Certo dia passou a não sentir as pernas. Não enxergar nada... e uma súbita força exterior pressionar seus pulmões. Tentava gritar, pedir socorro, mas a agonia só aumentava. Começou a estremecer e sentir seu corpo morrendo aos poucos, as pernas, o tronco, até que ficou só a cabeça. Sentiu um lado da cabeça morrer, e piscava os olhos tentando procurar algo além da escuridão. Começo a pular na cama e a fazer um barulho estranho na entrada do pulmões... pulou várias vezes na cama, se debateu por alguns segundos, bateu a cabeça e lembrou do único filho que ainda estava com ela... da dor que ele sentiria... sentiu dor na única parte de sua cabeça que ainda estava viva... e lembrou de um milhão de coisas em um lapso de segundo. Nenhum ar entrava em suas via aéreas e ela já tinha parado de se tremer... a escuridão a puxou.
Respirou fundo e abriu os olhos. Reconheceu o barulho do ventilador ao seu lado e viu que estava em sua casa, na sua costumeira cama. Estava sonhado. Olhou as mãos para ter certeza, sentiu os dois lados da cabeça funcionando... mexeu as pernas... estava viva! que alívio... respirou fundo... e foi capaz até de sorrir. Logo no café da manhã soltou a pérola:

- Meu filho, sabe que não é bom morrer não !?
O filho tirou os olhos de seu sanduíche, parou e olhou perplexo para a mãe.
-Como assim, mãe? Não é o seu maior desejo atualmente?
A velha deu um raro sorrisinho e disse:
-Era... mas ultimamente pensei melhor e morrer não é bom não, viu? Mudei de ideia.
Deu uma respirada bem profunda para constatar o quase perfeito funcionamento dos pulmões.

Passou o dia calada. Desde o depoimento inusitado, o filho achou algo de estranho nela. Varreu o quintal com prazer, lavou o cabelo... vestiu a roupa menos velha... cozinhou um prato que há anos ela não fazia e lembrava a infância dele. Pediu ao filho para ir deixá-la na missa.

- Mas, mãe, você não me disse que detestava todas aquelas velhas mexeriqueiras que iam a missa e por isso não vai mais?
A velha respirou e respondeu:

- É meu filho, e tudo que eu falei está correto.

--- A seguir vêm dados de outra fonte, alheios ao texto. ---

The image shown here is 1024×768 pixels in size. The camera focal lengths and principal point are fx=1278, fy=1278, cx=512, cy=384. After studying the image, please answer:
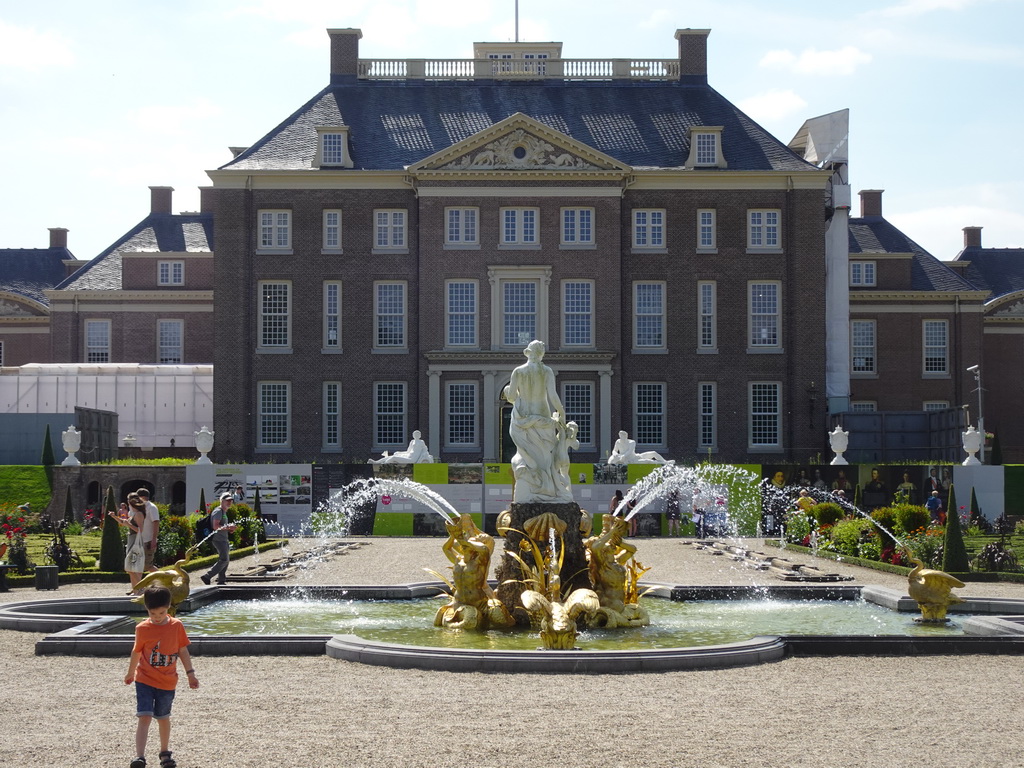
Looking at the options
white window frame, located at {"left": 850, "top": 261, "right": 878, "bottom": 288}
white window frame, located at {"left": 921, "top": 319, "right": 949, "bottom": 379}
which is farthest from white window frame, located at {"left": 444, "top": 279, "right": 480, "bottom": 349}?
white window frame, located at {"left": 921, "top": 319, "right": 949, "bottom": 379}

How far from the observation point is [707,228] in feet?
164

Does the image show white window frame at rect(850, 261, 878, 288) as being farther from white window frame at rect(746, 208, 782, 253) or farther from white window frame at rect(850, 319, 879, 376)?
white window frame at rect(746, 208, 782, 253)

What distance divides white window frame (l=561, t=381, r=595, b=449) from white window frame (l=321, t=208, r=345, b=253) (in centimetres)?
1042

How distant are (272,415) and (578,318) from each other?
40.6 ft

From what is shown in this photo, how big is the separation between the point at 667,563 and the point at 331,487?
1315 cm

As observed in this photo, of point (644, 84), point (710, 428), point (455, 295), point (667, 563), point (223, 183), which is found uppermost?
point (644, 84)

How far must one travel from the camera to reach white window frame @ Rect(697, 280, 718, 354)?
1950 inches

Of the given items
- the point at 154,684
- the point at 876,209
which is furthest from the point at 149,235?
the point at 154,684

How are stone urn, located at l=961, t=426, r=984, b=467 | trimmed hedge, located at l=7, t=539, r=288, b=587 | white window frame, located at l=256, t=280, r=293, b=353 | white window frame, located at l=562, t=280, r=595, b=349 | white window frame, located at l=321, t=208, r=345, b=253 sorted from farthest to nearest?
1. white window frame, located at l=321, t=208, r=345, b=253
2. white window frame, located at l=256, t=280, r=293, b=353
3. white window frame, located at l=562, t=280, r=595, b=349
4. stone urn, located at l=961, t=426, r=984, b=467
5. trimmed hedge, located at l=7, t=539, r=288, b=587

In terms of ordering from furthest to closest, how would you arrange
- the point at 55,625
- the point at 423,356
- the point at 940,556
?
the point at 423,356 → the point at 940,556 → the point at 55,625

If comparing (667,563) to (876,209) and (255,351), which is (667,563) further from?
(876,209)

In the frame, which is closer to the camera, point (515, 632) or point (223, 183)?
point (515, 632)

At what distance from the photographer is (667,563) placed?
2634cm

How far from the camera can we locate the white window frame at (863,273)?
6184cm
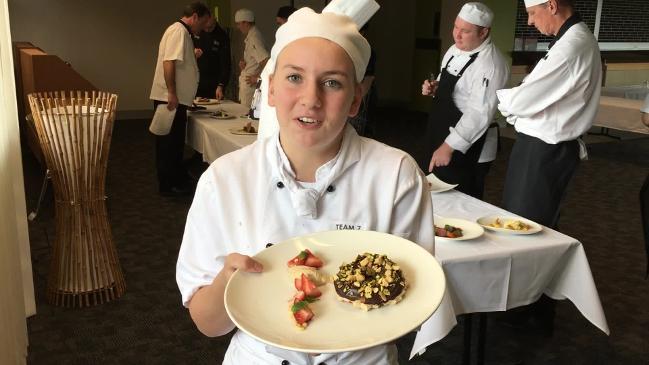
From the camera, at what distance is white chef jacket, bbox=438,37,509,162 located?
2.89 meters

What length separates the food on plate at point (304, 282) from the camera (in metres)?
0.94

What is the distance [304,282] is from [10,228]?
1368 millimetres

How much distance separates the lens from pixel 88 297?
2910 mm

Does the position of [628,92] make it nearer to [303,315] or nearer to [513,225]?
[513,225]

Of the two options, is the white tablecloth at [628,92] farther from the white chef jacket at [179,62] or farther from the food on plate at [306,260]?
the food on plate at [306,260]

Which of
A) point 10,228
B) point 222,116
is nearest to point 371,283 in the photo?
point 10,228

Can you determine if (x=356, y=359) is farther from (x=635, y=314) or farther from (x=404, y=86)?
(x=404, y=86)

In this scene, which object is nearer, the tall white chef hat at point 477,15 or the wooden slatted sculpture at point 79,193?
the wooden slatted sculpture at point 79,193

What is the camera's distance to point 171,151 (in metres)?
4.65

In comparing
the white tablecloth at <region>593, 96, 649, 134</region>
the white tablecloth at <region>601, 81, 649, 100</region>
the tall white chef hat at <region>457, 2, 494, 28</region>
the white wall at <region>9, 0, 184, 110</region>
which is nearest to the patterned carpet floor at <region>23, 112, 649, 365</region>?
the white tablecloth at <region>593, 96, 649, 134</region>

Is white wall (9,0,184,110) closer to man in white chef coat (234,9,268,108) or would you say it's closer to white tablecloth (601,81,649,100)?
man in white chef coat (234,9,268,108)

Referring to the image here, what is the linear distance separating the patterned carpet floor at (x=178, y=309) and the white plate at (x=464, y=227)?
27.0 inches

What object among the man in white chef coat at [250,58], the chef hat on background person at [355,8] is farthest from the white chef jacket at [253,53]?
the chef hat on background person at [355,8]

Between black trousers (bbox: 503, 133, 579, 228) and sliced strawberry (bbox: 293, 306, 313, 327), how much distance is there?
183cm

Aquelas velhas são muito feias e fuxiqueiras... mas é por Deus meu filho, é por Deus!

O filho só foi capaz de sorrir. Antes de sair ela passou o perfume de rosas que só usava em ocasiões especiais e, por isso, o vidro estava completamente cheio. Ao chegar na missa, houve um silêncio mortal quando ela cruzou a porta principal de entrada.
Tinham duas velhas encostadas na parede de entrada, com seus guarda-chuvas floridos nas mão e comentaram:

- Ma ma mas mas MAS essa num é a Amália, Joséfa?
- Vixe minha nossa senhora, pois num é mesmo! Não era ela quem rezava pra morrer todos os dias, dizia que Deus era pouco caridoso com ela e já tinha até desistido desse negócio de igreja!?
- Se o espírito não me engana, é ela mesma! Hoje chove canivete!

Amália se confessou nesse dia, rezou 20 Ave-marias, 20 Creio em Deus pai, 20 Pai nosso e agradeceu por Deus ter sido mal com ela todos esses dias e ainda ter deixado ela viva.
Morreu 2 anos depois, após se reconciliar com todos os filhos e ter reformado a velha casa. Nesse tempo, reclamava muito por ter reclamado tanto ao longo de sua vida e agradecia a Deus a nova vida que estava levando.